The numbers: $100,000 raised in year one for his own nonprofit (mostly cold outreach using his prototype). $101,000 in a single donor month (March 2026). 328 nonprofits onboarded within months of beta. Accepted into 3 accelerators; $50K SAFE from Camelback Ventures.
"It's like jumping into an Iron Man suit. There's such a unique opportunity right now for people who understand their problem space."
Read Anthropic's customer story · Listen to the interview
Market proof — enterprise signals
These are not individual Agenteer profiles. They're organization-level evidence that the pattern scales. We keep them separate on purpose: in each case there's no single non-technical person who personally built a specific tool — these are programs, platforms, or cultures. The real Agenteers inside them are often unnamed (and worth hunting for).
- BBVA (Elena Alfaro, Head of Global AI Adoption). 20,000+ employee-built custom GPTs on ChatGPT Enterprise. A frontline-built Peru ops assistant (used by 3,000+ staff) cut query handling time ~87%. Alfaro builds the conditions, not the tools — the unnamed Peru frontline employee is the actual Agenteer here. OpenAI case study
- Salesforce (Zach Stauber, Sr Director, Agentforce). Profiled by HBR as an "agent manager" — he configures and supervises a fleet of support agents he didn't build. A distinct and real archetype, but a manager of agents, not a builder.

■ MATERIAL PROVIDED:
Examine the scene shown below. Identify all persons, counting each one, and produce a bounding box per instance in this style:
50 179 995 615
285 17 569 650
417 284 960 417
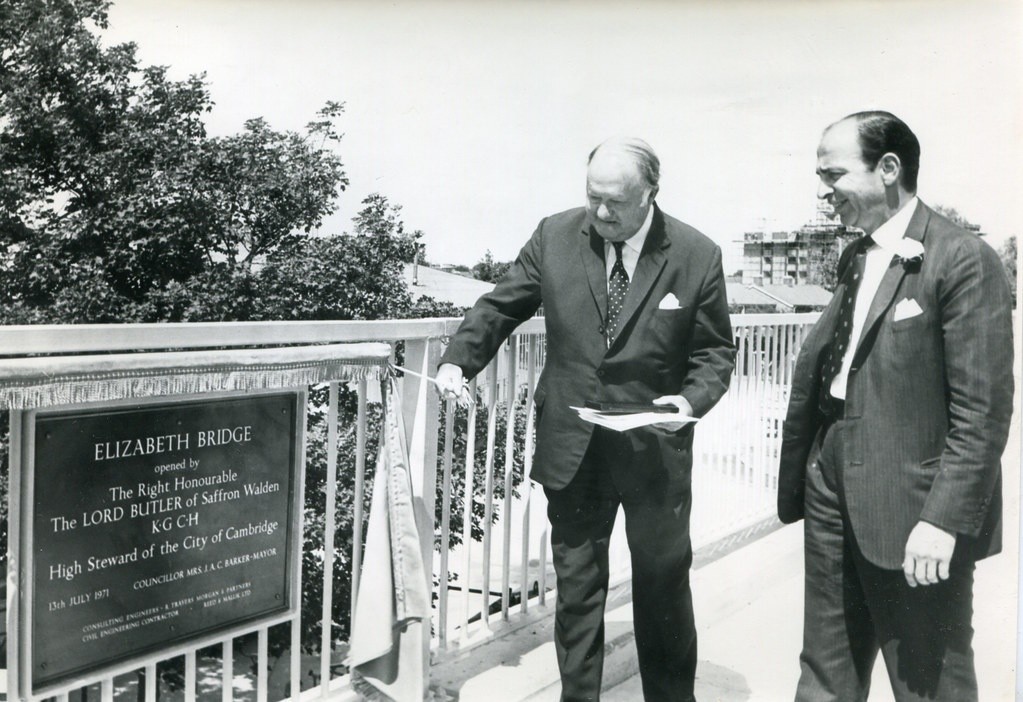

■ EXERCISE BRIEF: From the text on nonprofit fundraising and enterprise AI adoption, copy the passage starting at "Read Anthropic's customer" and ending at "worth hunting for).". Answer using only the supplied text.

■ EXERCISE OUTPUT:
Read Anthropic's customer story · Listen to the interview
Market proof — enterprise signals
These are not individual Agenteer profiles. They're organization-level evidence that the pattern scales. We keep them separate on purpose: in each case there's no single non-technical person who personally built a specific tool — these are programs, platforms, or cultures. The real Agenteers inside them are often unnamed (and worth hunting for).